*DATA SHOWN*.
☆ ☆ ☆

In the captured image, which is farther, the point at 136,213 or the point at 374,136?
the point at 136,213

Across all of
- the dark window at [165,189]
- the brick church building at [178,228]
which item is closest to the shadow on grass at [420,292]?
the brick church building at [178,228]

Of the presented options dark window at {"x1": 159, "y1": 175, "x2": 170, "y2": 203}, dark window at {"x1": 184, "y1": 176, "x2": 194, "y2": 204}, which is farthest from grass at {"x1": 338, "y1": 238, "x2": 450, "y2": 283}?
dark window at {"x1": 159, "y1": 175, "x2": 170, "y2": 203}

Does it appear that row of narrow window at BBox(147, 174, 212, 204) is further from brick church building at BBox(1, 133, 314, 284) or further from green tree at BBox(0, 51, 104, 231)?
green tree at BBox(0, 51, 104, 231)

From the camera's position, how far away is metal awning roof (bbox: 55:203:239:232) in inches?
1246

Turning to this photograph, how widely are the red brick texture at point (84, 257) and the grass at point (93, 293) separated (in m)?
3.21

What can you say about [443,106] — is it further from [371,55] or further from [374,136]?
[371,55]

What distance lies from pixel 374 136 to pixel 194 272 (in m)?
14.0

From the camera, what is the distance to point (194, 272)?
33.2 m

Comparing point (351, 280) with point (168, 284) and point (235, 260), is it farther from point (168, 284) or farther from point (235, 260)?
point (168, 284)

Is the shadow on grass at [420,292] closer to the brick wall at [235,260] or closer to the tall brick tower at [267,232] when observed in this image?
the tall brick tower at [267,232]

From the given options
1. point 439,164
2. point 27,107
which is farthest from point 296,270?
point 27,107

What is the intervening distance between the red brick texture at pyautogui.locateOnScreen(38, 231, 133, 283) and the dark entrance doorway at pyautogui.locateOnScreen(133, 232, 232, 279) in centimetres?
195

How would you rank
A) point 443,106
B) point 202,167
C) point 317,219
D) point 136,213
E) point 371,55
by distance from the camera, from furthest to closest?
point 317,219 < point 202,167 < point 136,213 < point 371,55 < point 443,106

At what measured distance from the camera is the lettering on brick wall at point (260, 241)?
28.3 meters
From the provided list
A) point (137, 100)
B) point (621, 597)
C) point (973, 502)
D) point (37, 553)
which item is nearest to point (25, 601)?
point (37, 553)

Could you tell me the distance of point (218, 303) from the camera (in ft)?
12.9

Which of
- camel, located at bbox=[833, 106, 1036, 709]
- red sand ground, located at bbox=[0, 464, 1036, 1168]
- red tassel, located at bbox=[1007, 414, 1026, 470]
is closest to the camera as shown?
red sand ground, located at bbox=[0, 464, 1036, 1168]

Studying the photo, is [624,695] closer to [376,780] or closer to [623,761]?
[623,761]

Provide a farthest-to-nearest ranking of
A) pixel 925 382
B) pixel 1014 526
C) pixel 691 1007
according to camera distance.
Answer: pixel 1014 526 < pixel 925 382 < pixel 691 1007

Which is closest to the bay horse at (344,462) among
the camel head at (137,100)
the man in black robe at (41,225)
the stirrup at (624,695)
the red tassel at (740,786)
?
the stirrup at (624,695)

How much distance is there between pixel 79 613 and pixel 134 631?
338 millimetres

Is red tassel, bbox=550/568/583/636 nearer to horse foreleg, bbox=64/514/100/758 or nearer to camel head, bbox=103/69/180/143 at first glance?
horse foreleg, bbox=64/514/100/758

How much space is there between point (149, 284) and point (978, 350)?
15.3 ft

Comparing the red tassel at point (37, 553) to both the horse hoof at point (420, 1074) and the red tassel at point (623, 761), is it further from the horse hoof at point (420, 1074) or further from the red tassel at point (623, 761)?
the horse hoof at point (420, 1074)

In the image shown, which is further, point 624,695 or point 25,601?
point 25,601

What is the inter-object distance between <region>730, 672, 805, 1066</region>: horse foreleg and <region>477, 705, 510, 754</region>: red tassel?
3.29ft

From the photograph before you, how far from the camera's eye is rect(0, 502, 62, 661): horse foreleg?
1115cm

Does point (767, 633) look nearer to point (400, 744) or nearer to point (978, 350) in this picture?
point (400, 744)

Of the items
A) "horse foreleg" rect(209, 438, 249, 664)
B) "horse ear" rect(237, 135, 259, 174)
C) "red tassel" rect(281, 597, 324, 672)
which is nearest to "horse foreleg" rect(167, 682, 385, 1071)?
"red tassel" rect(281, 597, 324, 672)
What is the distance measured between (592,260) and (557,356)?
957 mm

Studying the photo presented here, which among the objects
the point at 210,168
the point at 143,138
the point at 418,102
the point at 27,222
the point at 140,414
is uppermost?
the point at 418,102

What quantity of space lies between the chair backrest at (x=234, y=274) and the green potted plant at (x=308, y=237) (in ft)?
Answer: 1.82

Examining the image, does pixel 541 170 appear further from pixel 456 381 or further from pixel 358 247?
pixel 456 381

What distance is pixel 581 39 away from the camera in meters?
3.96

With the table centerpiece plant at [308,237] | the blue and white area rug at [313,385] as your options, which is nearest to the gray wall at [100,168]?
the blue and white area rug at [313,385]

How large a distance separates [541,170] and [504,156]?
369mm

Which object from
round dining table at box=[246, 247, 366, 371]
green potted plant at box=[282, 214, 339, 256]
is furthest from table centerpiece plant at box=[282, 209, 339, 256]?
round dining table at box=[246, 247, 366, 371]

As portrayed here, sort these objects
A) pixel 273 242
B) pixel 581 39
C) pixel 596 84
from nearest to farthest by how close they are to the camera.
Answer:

☆ ☆ ☆

*PROBLEM DETAILS*.
Write out the whole listing exactly.

*ANSWER FOR THE TASK*.
In the captured image, which is farther, the point at 136,213 or the point at 374,136?
the point at 136,213

Across all of
- the dark window at [165,189]
- the brick church building at [178,228]
which item is closest to the shadow on grass at [420,292]?
the brick church building at [178,228]

Of the presented options dark window at {"x1": 159, "y1": 175, "x2": 170, "y2": 203}, dark window at {"x1": 184, "y1": 176, "x2": 194, "y2": 204}, which is farthest from grass at {"x1": 338, "y1": 238, "x2": 450, "y2": 283}?
dark window at {"x1": 159, "y1": 175, "x2": 170, "y2": 203}

Does it appear that row of narrow window at BBox(147, 174, 212, 204) is further from brick church building at BBox(1, 133, 314, 284) or further from green tree at BBox(0, 51, 104, 231)?
green tree at BBox(0, 51, 104, 231)

From the camera's position, how far away is metal awning roof (bbox: 55:203:239:232) in inches?
1246

Turning to this photograph, how widely are the red brick texture at point (84, 257) and the grass at point (93, 293) separated (in m)?
3.21

What can you say about [443,106] — is it further from [371,55] or further from [374,136]?
[371,55]

What distance lies from pixel 374 136 to pixel 194 272 (in m)?
14.0

From the camera, what is the distance to point (194, 272)?
33.2 m

Comparing point (351, 280) with point (168, 284) and point (235, 260), is it farther from point (168, 284) or farther from point (235, 260)?
point (168, 284)

Is the shadow on grass at [420,292] closer to the brick wall at [235,260] or closer to the tall brick tower at [267,232] when observed in this image?
the tall brick tower at [267,232]

From the given options
1. point 439,164
2. point 27,107
which is farthest from point 296,270?
point 27,107

What is the intervening distance between the red brick texture at pyautogui.locateOnScreen(38, 231, 133, 283) and the dark entrance doorway at pyautogui.locateOnScreen(133, 232, 232, 279) in centimetres?
195

How would you rank
A) point 443,106
B) point 202,167
C) point 317,219
D) point 136,213
E) point 371,55
by distance from the camera, from furthest to closest?
point 317,219 < point 202,167 < point 136,213 < point 371,55 < point 443,106

At what measured distance from the camera is the lettering on brick wall at point (260, 241)?
28.3 meters
From the provided list
A) point (137, 100)
B) point (621, 597)
C) point (973, 502)
D) point (37, 553)
which item is nearest to point (25, 601)?
point (37, 553)

Could you tell me the distance of point (218, 303) from the camera (in ft)?
12.9

Which of
- camel, located at bbox=[833, 106, 1036, 709]
- red sand ground, located at bbox=[0, 464, 1036, 1168]
- red tassel, located at bbox=[1007, 414, 1026, 470]
is closest to the camera as shown?
red sand ground, located at bbox=[0, 464, 1036, 1168]

Studying the photo, is [624,695] closer to [376,780] or closer to [623,761]?
[623,761]

Provide a farthest-to-nearest ranking of
A) pixel 925 382
B) pixel 1014 526
C) pixel 691 1007
according to camera distance.
Answer: pixel 1014 526 < pixel 925 382 < pixel 691 1007

Which is closest to the bay horse at (344,462) among
the camel head at (137,100)
the man in black robe at (41,225)
the stirrup at (624,695)
the red tassel at (740,786)
?
the stirrup at (624,695)

How much distance is there between pixel 79 613 and pixel 134 631?
338 millimetres

Is red tassel, bbox=550/568/583/636 nearer to horse foreleg, bbox=64/514/100/758 or nearer to camel head, bbox=103/69/180/143 at first glance?
horse foreleg, bbox=64/514/100/758

How much space is there between point (149, 284) and point (978, 350)?
15.3 ft

Comparing the red tassel at point (37, 553) to both the horse hoof at point (420, 1074) and the red tassel at point (623, 761), is it further from the horse hoof at point (420, 1074) or further from the red tassel at point (623, 761)?
the horse hoof at point (420, 1074)

In the image shown, which is further, point 624,695 or point 25,601?
point 25,601

What is the inter-object distance between <region>730, 672, 805, 1066</region>: horse foreleg and <region>477, 705, 510, 754</region>: red tassel?
3.29ft

From the photograph before you, how far from the camera's eye is rect(0, 502, 62, 661): horse foreleg?
1115cm

Does point (767, 633) look nearer to point (400, 744) or nearer to point (978, 350) in this picture?
point (400, 744)

Of the items
A) "horse foreleg" rect(209, 438, 249, 664)
B) "horse ear" rect(237, 135, 259, 174)
C) "red tassel" rect(281, 597, 324, 672)
which is nearest to "horse foreleg" rect(167, 682, 385, 1071)?
"red tassel" rect(281, 597, 324, 672)
What is the distance measured between (592,260) and (557,356)?
957 mm

Studying the photo presented here, which among the objects
the point at 210,168
the point at 143,138
the point at 418,102
the point at 27,222
the point at 140,414
is uppermost?
the point at 418,102

What quantity of space lies between the chair backrest at (x=234, y=274) and the green potted plant at (x=308, y=237) (in ft)?
Answer: 1.82

Examining the image, does pixel 541 170 appear further from pixel 456 381 or further from pixel 358 247?
pixel 456 381

What distance is pixel 581 39 away from the camera in meters?
3.96

With the table centerpiece plant at [308,237] | the blue and white area rug at [313,385] as your options, which is nearest to the gray wall at [100,168]?
the blue and white area rug at [313,385]

How large a distance separates [541,170] and [504,156]?
369mm

Which object from
round dining table at box=[246, 247, 366, 371]
green potted plant at box=[282, 214, 339, 256]
is furthest from table centerpiece plant at box=[282, 209, 339, 256]?
round dining table at box=[246, 247, 366, 371]

As portrayed here, sort these objects
A) pixel 273 242
B) pixel 581 39
C) pixel 596 84
from nearest to farthest by how close they are to the camera.
Answer:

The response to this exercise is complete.